The zine was produced out of the offices of the Adult Education Centre, which was run by an old anarchist, where Andrew worked as a clerk. It was the days when shiny new photocopiers were transforming workplaces. Andrew, Scott and the crew would be madly putting the zine together the day before club night – printing and double-siding copy manually, stapling and printing reams of paper. They were inspired by Sniffin’ Glue, which is viewed as the first punk fanzine, produced by Mark Perry in 1976 after seeing The Ramones.
“It was all very anarchic. It was kind of anyone who had anything to put in, there was no rules, censorship or creative control”, says Andrew. “Then there was Scott’s continuing stories about Noddy and Big Ears, which had a bit of obscenity. It was people kicking against the local culture, making fun of it.”
“There was some hate mail from Christians, because the area’s fairly conservative. We were doing the devil’s work.”
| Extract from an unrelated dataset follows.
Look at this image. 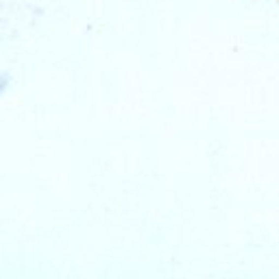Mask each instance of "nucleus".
Here are the masks:
<instances>
[]
</instances>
Scott Rankin says that the main point about the zine was the speed in which they produced material. “It was super rough and ready and had its own feel. We’d just write stuff and steal stuff – poetry, recipes, ideas, madness and illustrations. We’d do one every week for the season, and you’d get it when you came to the club. That was the start of zines and that was 10 years before Big hART.”
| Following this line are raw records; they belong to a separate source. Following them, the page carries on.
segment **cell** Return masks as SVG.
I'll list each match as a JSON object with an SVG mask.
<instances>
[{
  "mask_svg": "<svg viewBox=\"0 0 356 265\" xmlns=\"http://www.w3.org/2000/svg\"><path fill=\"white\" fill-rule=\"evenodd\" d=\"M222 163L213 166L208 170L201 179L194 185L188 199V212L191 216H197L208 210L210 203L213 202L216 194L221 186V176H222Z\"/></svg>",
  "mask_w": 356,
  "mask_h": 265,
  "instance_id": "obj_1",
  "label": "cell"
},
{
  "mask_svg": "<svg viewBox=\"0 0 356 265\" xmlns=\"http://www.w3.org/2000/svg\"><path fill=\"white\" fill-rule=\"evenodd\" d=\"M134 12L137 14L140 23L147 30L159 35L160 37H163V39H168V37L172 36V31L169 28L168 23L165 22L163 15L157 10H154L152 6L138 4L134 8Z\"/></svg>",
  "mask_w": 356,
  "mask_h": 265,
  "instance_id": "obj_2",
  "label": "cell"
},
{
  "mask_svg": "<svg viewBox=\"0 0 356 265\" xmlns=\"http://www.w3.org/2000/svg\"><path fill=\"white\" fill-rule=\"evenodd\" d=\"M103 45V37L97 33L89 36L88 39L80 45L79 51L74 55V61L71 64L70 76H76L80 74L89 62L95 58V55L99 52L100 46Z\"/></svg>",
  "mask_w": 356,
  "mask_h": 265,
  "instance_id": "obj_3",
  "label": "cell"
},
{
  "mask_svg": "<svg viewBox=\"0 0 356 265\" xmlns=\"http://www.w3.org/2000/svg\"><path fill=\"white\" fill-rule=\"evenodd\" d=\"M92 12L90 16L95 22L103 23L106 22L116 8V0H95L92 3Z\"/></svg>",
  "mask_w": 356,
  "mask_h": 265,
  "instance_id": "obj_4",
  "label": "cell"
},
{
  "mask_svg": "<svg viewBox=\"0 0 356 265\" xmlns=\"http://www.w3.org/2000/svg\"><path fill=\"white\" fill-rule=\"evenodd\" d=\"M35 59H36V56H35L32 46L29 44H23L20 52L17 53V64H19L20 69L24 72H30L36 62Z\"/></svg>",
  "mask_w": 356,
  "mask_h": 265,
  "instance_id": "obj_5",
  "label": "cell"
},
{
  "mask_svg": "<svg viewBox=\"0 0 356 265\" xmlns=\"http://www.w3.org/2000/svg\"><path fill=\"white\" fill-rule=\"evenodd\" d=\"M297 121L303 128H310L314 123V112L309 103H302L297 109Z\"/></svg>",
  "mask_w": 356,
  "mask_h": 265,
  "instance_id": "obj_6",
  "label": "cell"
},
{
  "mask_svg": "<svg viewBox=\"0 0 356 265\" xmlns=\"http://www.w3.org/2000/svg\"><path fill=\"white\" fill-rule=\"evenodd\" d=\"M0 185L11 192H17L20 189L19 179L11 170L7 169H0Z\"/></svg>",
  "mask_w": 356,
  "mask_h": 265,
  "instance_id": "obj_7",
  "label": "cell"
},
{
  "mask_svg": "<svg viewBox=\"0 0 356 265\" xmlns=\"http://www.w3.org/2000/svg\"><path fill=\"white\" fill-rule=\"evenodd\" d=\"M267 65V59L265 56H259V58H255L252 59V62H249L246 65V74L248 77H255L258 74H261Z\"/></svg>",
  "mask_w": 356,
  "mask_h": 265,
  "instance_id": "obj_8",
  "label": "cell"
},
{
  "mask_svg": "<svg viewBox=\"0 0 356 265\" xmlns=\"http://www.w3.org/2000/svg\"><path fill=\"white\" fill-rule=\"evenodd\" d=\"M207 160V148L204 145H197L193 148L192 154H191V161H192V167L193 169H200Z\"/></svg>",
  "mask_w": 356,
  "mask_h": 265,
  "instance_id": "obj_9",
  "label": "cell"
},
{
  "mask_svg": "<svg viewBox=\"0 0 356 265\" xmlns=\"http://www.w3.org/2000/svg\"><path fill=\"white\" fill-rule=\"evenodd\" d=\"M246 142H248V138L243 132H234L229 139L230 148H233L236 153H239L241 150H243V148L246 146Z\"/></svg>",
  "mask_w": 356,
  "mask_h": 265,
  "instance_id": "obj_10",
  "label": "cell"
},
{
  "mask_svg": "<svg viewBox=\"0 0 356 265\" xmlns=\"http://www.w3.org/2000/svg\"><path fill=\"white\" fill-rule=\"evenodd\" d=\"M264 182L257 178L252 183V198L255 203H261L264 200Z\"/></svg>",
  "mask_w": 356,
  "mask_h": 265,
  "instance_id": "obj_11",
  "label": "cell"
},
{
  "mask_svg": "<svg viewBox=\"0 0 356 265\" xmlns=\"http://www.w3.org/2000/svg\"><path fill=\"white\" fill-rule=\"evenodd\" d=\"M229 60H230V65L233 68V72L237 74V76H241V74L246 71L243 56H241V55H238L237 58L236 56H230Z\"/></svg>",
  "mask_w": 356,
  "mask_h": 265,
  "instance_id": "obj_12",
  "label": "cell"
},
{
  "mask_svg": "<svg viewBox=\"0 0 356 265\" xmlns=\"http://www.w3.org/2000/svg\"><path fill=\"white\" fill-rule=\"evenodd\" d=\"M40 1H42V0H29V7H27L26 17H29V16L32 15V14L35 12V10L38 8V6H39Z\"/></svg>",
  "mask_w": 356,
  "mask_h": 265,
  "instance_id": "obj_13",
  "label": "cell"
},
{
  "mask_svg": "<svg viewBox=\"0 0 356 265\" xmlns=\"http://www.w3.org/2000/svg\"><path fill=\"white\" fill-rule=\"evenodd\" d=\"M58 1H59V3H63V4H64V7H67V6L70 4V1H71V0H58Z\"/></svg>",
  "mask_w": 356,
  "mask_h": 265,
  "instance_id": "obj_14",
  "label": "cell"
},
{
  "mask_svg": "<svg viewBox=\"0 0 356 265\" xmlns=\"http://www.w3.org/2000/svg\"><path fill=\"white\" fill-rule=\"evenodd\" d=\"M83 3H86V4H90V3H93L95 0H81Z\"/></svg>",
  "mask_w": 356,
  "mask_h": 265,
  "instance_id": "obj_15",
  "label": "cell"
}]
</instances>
The hybrid, multi-arts focus of the Big Ears Club would influence Scott Rankin in his later work and in the projects of Big hART, with the zines becoming a continual creative through line in Big hART’s work all the way to the present.
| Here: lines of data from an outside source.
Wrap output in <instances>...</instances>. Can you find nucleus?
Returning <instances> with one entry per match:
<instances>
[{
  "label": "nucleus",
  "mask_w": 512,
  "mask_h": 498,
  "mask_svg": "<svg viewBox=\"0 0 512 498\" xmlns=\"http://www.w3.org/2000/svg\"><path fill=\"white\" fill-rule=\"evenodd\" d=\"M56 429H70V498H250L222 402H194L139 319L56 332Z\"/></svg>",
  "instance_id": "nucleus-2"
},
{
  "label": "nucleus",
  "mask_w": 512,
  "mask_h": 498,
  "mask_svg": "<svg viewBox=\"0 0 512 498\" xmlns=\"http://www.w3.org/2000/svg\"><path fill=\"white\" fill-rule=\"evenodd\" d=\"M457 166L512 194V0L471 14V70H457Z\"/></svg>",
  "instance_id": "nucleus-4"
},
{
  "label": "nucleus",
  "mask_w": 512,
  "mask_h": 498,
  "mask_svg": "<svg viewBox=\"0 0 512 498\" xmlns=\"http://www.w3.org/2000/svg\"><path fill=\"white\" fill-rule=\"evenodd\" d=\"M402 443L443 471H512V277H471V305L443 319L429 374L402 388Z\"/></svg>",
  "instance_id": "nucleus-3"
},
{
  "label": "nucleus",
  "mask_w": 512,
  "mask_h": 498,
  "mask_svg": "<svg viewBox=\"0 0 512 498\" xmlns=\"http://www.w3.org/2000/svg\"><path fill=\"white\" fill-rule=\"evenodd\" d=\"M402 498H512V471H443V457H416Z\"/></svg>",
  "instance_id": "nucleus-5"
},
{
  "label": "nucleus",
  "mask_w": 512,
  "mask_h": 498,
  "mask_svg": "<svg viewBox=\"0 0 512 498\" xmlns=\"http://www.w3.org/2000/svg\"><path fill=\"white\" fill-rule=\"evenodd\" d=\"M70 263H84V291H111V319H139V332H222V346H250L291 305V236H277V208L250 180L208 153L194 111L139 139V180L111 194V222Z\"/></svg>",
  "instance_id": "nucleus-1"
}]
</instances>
“It was an exciting time. It was the kind of thing you might come across in inner city Melbourne, so it was radical”, remembers Andrew Viney.
“We had poets, jazz, and teenage punks from Launceston came and played. We had Tim Thorne the poet perform, a completely different audience for him. I think he went away thinking ‘that was weird, how could this be happening in Burnie?’”
“The beauty of a small town is that no one’s going do it for you. If you want something to happen, you’ve got to do it yourself” says Andrew. “That still remains a strength for regional towns. You can either leave; or create what it is that you want, where you are.”
Young people of Project O are now working on a national digital zine led by Big hART’s Associate Director Genevieve Dugard, working with designer Jes Hoskin, digital illustrator and animator Maeve Baker, filmmaker Nicky Akehurst, sound artist Leith Alexander and designer Monica Higgins. Young people are exploring digital illustration, animation, film and audio stories to create a new mode of self-expression for the 21st Century.
“What we’re doing now is very polished in fanzine land, but what we were doing then was very anarchic and raw” says Scott Rankin. “But we’re still using similar notions, aspects of youth culture.”
“Scott was definitely developing the ideas then” says Andrew. “The idea that you experiment, and that if something fails it doesn’t matter. You say yes, you give it a go, and you learn from it.”
Article by Bettina Richter, with thanks to Andrew Viney, Scott Rankin, Di Saward & Karyn Hannah.